# WHAT NEEDS TO BE DONE
Replace "countertop" with "kitchen counter" in the lines starting at the one containing "Among [320,161], [42,66], [110,29], which" and ending at the final line, then write out those lines with nothing else changed.

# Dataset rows
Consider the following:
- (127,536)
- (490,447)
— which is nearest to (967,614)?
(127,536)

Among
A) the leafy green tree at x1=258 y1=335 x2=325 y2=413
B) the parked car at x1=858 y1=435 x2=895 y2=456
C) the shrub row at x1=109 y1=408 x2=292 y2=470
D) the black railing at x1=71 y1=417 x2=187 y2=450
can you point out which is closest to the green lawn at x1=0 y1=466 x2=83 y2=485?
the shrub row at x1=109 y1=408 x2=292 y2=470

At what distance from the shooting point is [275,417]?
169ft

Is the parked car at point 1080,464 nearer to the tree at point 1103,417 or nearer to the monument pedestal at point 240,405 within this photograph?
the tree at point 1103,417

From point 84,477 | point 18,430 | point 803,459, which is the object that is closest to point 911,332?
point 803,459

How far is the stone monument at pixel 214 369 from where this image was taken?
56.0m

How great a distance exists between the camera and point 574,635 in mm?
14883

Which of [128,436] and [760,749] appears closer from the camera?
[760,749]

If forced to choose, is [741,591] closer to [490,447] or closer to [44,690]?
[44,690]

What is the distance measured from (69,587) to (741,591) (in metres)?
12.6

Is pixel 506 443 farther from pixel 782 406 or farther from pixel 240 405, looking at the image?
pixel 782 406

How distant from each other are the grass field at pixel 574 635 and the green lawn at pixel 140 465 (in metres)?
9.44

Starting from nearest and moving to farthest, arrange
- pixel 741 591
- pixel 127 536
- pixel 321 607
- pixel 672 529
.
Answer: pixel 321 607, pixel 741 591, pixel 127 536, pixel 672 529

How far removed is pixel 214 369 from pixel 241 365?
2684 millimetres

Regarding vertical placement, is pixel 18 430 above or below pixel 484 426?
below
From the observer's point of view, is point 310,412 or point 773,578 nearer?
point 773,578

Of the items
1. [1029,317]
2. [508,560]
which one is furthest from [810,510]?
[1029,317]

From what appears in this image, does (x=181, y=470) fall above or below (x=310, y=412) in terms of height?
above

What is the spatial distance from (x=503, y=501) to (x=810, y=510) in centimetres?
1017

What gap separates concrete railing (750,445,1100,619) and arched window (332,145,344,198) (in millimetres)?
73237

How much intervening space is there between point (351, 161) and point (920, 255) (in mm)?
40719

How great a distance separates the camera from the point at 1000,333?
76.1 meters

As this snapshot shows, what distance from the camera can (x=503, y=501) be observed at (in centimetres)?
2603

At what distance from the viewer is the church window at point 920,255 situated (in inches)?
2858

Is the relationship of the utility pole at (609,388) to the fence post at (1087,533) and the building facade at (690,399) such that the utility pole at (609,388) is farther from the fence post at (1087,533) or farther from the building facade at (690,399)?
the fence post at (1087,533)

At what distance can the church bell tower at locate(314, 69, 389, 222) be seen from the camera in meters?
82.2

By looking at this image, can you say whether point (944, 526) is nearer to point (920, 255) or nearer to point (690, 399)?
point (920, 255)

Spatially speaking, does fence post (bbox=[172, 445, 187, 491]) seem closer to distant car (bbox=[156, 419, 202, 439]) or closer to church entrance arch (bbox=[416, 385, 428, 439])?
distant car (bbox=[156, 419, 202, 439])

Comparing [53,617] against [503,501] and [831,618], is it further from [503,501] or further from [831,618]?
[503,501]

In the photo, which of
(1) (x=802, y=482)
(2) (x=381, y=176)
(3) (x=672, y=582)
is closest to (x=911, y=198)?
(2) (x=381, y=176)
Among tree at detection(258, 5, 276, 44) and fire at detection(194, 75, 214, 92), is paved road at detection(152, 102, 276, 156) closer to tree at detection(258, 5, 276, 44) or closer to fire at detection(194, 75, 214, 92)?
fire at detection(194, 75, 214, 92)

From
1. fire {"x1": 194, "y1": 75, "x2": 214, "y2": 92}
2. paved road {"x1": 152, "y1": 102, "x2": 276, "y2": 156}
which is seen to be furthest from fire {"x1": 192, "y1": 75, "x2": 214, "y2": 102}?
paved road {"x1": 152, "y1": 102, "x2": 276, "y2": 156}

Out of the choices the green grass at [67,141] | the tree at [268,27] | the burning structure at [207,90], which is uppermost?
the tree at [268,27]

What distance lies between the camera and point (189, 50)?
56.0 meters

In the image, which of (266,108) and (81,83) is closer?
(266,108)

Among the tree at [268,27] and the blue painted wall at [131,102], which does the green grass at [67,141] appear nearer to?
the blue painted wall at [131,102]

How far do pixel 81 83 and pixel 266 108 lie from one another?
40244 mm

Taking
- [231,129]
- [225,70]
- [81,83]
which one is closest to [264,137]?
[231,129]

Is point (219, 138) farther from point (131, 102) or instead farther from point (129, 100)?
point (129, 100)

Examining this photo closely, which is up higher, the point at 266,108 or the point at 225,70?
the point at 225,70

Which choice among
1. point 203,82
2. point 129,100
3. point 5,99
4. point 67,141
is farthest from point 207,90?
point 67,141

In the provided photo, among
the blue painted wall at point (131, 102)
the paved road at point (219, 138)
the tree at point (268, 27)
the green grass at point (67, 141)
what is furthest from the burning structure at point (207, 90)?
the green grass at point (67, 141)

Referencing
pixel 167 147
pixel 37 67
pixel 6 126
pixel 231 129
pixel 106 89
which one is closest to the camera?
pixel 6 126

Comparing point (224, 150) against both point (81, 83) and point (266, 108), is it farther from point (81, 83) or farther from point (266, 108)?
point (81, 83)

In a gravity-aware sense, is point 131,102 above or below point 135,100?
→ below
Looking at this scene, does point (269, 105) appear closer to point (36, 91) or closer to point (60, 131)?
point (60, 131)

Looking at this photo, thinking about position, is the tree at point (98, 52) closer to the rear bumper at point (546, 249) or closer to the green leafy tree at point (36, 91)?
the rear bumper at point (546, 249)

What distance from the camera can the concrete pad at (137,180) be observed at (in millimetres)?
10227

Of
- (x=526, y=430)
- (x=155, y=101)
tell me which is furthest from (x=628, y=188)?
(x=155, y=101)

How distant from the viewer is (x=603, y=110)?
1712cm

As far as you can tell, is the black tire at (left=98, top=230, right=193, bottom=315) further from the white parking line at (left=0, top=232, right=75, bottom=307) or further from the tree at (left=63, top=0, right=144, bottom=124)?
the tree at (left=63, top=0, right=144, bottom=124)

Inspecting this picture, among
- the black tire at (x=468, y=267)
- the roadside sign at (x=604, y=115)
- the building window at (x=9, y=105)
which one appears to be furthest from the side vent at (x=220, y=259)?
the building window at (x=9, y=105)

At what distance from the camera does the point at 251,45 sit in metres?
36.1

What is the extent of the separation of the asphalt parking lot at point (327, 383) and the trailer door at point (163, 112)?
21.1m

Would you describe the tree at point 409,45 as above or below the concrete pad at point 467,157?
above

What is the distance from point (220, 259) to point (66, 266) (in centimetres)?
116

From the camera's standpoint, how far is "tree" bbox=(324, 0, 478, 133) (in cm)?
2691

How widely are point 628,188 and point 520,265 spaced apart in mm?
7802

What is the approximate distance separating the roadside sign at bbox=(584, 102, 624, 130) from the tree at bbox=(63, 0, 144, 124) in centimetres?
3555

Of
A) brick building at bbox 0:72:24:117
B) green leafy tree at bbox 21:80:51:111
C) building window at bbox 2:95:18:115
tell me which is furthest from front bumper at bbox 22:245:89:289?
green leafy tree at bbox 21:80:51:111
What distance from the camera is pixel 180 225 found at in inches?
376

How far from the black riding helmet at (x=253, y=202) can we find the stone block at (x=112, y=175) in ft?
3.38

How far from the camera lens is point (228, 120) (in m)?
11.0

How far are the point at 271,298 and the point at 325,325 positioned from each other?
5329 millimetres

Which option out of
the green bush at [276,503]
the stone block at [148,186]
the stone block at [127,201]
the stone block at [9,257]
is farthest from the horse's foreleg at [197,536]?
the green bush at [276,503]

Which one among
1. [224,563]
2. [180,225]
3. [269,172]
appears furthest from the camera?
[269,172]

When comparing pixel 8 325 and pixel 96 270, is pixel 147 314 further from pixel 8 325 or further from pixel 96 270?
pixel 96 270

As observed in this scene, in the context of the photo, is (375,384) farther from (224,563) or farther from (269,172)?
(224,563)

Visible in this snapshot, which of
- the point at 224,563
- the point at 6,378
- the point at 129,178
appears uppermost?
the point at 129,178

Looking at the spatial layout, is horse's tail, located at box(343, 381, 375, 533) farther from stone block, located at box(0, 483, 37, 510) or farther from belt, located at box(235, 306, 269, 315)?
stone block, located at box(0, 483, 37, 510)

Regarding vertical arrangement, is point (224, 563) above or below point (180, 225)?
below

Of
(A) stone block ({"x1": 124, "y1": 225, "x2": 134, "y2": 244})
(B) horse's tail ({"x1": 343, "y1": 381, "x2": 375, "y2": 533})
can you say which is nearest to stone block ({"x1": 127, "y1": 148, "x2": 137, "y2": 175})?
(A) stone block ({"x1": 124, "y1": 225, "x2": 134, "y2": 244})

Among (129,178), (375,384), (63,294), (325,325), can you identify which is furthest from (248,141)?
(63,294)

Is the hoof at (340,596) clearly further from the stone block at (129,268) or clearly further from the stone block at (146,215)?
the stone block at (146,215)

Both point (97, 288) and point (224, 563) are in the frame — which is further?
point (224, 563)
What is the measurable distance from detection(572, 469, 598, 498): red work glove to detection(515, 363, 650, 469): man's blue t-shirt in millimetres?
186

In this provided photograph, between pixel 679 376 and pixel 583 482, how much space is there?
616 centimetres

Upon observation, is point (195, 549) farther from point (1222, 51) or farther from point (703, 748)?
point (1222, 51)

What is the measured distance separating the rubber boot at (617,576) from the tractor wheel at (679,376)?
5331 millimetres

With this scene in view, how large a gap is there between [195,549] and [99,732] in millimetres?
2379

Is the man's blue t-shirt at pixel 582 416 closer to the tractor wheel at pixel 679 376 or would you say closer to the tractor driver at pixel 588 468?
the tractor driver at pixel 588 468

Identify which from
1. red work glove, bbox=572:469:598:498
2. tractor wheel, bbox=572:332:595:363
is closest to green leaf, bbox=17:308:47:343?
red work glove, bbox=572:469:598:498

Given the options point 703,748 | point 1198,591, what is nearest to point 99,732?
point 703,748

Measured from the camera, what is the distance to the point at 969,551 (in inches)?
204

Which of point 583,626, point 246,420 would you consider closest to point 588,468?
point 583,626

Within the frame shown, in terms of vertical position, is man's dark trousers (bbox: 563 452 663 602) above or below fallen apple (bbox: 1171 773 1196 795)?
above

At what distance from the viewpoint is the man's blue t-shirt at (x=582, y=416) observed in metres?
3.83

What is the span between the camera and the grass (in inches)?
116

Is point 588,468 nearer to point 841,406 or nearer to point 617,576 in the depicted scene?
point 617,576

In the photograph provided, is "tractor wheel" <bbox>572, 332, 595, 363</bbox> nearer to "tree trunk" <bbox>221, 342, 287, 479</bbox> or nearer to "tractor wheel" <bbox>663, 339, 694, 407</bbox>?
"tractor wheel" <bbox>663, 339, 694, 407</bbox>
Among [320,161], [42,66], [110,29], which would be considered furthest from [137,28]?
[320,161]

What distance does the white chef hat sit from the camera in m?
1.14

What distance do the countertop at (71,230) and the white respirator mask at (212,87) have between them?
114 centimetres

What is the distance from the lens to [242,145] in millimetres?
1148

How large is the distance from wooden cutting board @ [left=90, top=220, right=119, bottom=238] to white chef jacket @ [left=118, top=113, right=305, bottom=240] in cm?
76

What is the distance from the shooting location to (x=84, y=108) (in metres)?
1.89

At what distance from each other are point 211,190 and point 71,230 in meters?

# TASK ANSWER
Among [320,161], [42,66], [110,29], which would be considered furthest from [137,28]?
[320,161]

What distance does the white chef hat sit from the camera in m?
1.14

What distance do the kitchen counter at (71,230) and the white respirator mask at (212,87) have between them?
114 centimetres

What is the distance from the lens to [242,145] in millimetres?
1148

How large is the distance from wooden cutting board @ [left=90, top=220, right=119, bottom=238] to white chef jacket @ [left=118, top=113, right=305, bottom=240] in cm?
76

What is the distance from the shooting location to (x=84, y=108) (in metres)?
1.89

At what distance from each other are point 211,190 and point 71,230 in meters?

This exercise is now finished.